__Record extracts__.
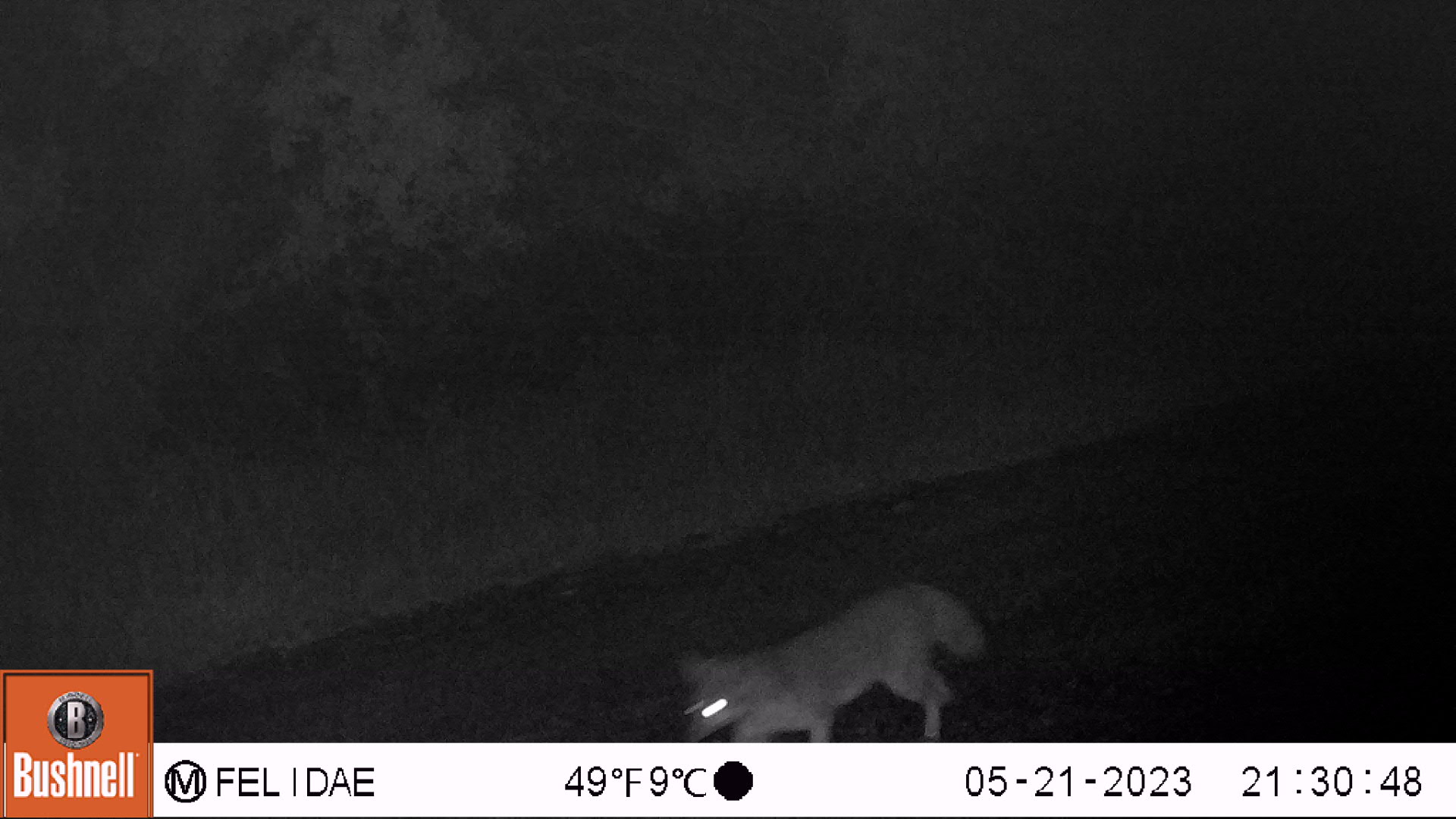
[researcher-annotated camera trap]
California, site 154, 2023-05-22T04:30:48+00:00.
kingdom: Animalia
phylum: Chordata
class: Mammalia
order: Carnivora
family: Canidae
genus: Urocyon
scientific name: Urocyon cinereoargenteus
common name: gray fox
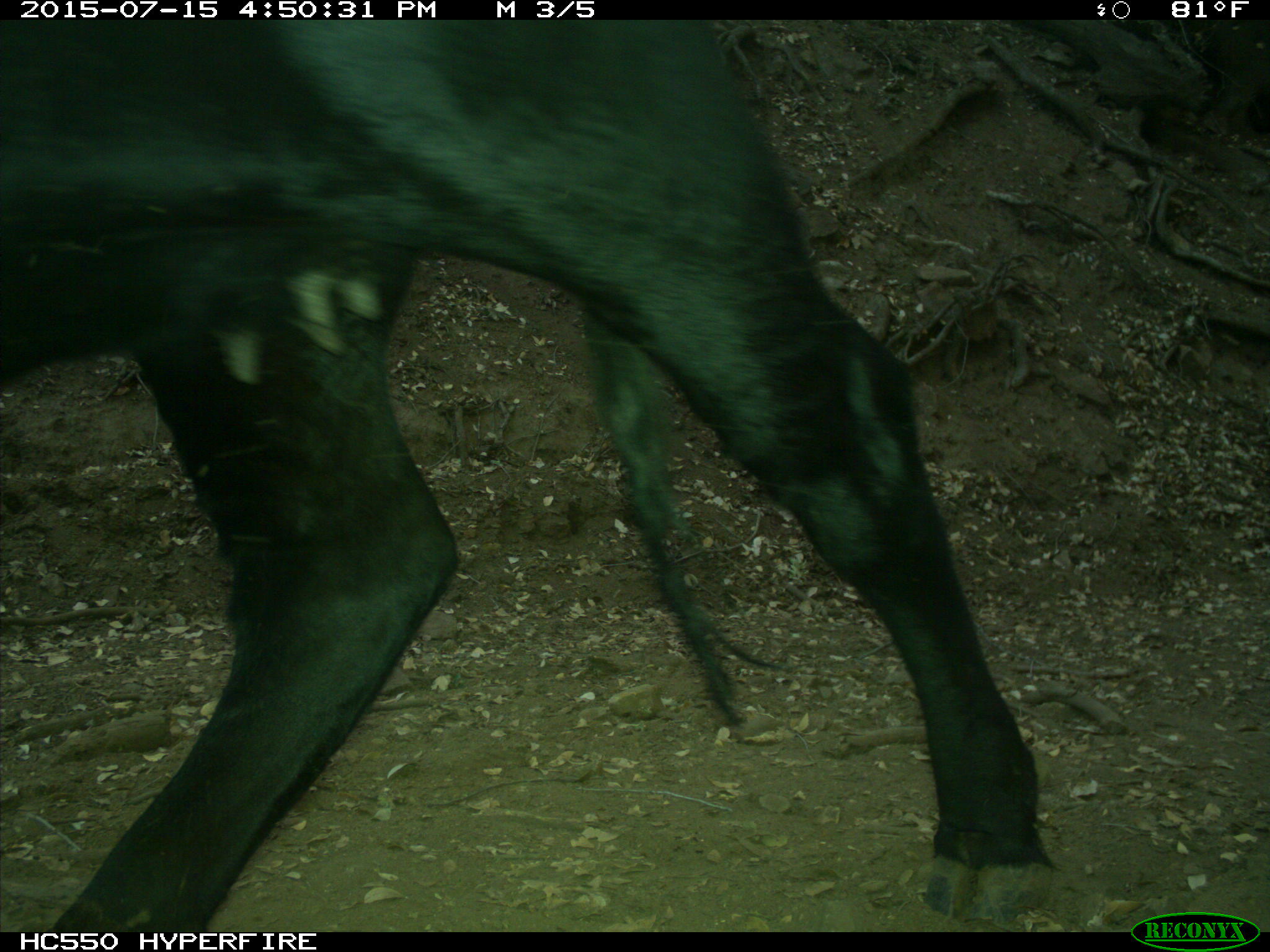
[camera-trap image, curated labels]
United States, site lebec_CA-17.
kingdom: Animalia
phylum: Chordata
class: Mammalia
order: Artiodactyla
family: Bovidae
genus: Bos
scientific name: Bos taurus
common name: domestic cow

__Task details__.
Copy each line of the entries in which the string "site" is found.

__Answer for the task__.
California, site 154, 2023-05-22T04:30:48+00:00.
United States, site lebec_CA-17.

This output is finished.